Now on to my class reunion for St. Joseph's Academy in New Roads in May. St. Joe's is no more, it has reinvented itself into Catholic High School of Pointe Coupee. CHSPC had granted itself all the history of Catholic education in New Roads and indeed, all of Pointe Coupee. Well that's not so bad, Pointe Coupee is not that big locale. While it is not the proverbial "wide spot in the road" it is a cross roads on the lake. Time has not passed it by, but time does move slower there - and that's not a bad thing at all.
So we are to gather up for a Catholic Mass and get together after in the Parish Hall. The Parish Hall is a nice meeting facility, it is built on the grounds of the old St Joe gym. I recall the erection of that gym, it was pre-fabricated wooden structure, a product of the WW-II that never got erected by the military. The community literally raised the money to obtain that "kit" if you will, and then the community had to erect it. I was in the third grade and we had a window that looked out toward that spot. It had been a play ground with large (at least to me in those days) swings. The swings were removed to my dismay, but I got to watch the bull dozers pull up the beams. They, the beams, were laminated by being bolted together.
Think of 2 X 12s being bolted to together to form the beams. They were pretty massive. about a foot across in thickness. Any rate we had a gym. But while it was on church property and under the control of the good nuns, the Sisters of Saint Joseph Medaille, it really did belong to the community. So our arch rivals, Poydras High School, the public school's name was Poydras, used it also. Poydras had an auditorium, but no gymnasium. St Joe had a gym (and it could be used as a sort of an auditorium) but no auditorium and Poydras did not have a gym at that time.
The "Gym" had a stage, and I recall many Christmans pagents (with horror), graduations and proms held in that facility.
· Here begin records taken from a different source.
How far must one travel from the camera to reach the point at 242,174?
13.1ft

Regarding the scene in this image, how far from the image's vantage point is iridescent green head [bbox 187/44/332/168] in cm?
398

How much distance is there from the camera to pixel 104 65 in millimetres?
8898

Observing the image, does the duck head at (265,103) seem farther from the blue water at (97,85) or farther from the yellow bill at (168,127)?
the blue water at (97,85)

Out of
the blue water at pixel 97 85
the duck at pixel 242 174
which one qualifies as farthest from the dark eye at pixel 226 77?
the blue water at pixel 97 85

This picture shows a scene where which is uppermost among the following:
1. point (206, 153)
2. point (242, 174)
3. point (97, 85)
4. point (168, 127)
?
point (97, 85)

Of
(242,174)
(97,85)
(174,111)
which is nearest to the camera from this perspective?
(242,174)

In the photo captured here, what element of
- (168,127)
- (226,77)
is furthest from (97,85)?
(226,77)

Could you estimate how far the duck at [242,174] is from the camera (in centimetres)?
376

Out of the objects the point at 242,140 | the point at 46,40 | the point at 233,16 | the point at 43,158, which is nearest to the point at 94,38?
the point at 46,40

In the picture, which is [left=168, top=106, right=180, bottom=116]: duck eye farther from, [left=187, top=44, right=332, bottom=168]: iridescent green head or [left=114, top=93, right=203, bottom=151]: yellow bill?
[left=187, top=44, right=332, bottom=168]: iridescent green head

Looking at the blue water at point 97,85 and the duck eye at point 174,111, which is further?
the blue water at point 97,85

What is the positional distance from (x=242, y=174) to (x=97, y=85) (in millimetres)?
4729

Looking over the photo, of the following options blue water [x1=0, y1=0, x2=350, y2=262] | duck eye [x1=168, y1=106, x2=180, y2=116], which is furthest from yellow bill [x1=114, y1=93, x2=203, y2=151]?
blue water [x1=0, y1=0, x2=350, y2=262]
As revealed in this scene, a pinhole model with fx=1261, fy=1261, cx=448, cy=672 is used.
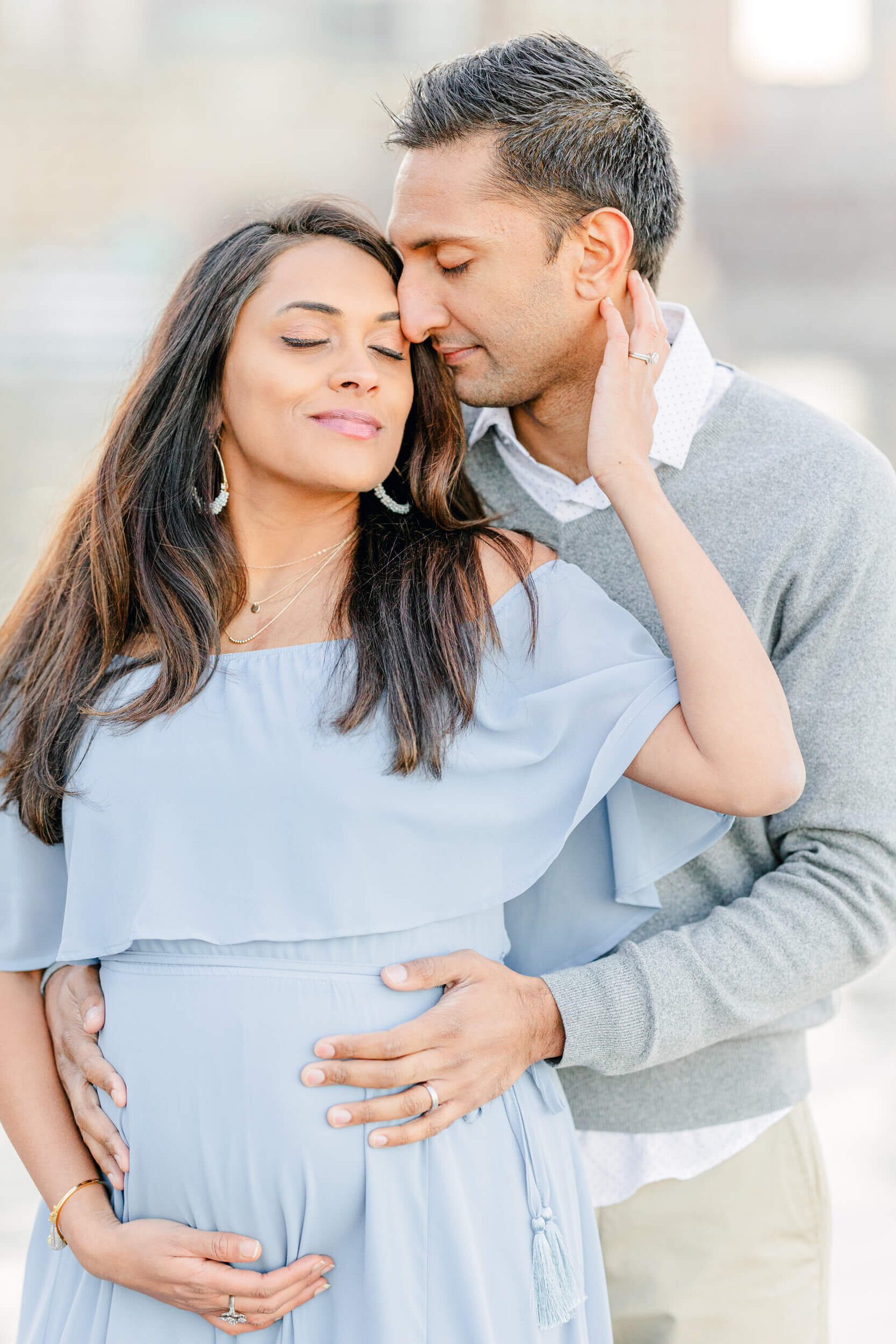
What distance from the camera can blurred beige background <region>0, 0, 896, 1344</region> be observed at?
14.0 meters

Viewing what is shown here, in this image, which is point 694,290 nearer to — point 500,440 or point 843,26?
point 843,26

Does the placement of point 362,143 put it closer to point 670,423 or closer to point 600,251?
point 600,251

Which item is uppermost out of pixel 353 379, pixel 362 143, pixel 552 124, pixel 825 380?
pixel 552 124

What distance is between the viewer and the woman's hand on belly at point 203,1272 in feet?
4.23

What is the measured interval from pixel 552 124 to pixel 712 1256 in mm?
1494

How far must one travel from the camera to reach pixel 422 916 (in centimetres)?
140

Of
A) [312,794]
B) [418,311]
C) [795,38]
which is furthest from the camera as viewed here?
[795,38]

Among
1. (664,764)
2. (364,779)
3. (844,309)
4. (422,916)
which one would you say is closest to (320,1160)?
(422,916)

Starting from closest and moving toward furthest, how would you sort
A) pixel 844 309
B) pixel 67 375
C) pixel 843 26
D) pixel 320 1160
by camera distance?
pixel 320 1160
pixel 67 375
pixel 844 309
pixel 843 26

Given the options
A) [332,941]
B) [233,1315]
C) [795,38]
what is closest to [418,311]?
[332,941]

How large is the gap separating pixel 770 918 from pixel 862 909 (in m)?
0.12

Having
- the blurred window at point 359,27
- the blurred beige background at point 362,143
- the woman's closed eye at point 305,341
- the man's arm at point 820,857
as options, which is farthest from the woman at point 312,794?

Not only were the basketball tournaments held there but so was the 4-H convocations for the parish (all the schools).
Madame Joe Tumenello, a character of New Roads, gave the Church a large strip of land that today contains the Catholic grammar school and the high school. The school is a private school, open to all, not just Catholics but any that will pay to attend. It has also is totally integrated and boast of many black graduates today. While nuns still teach in the grammar school, none teach in the high school. It is lay teachers and sometimes the local parish priests also teach there. Make no mistake, there is still religion taught in the school but it is largely run and controlled by lay personnel.
Old Saint Joe's and the gym are gone. A bank stands on old St. Joe's turf and a parish hall stands in place of the gym, in many respects still doing community service. Poydras closed as high school years ago and is now an object of restoration by the parish historical society. It has been restored in part and now houses some offices and the auditorium is back into use (due to a generous contribution from a former graduate that went on to be multi-millionaire).
So after Mass we will collect and reminisce about old times and what has past by in our personnel histories. I missed the last reunion because I was stationed in California at that time. It was not an expense we could afford in those days, just to travel back for party of sorts. I later learned I was probably the only one to miss it. Sad, because some of our class are no longer with us. At least one of us is gone forever.
We will make this reunion. One every 50 years is okay. I did mention it is the 50th anniversary of our graduation, didn't I? Oops, I did not. Long time, right.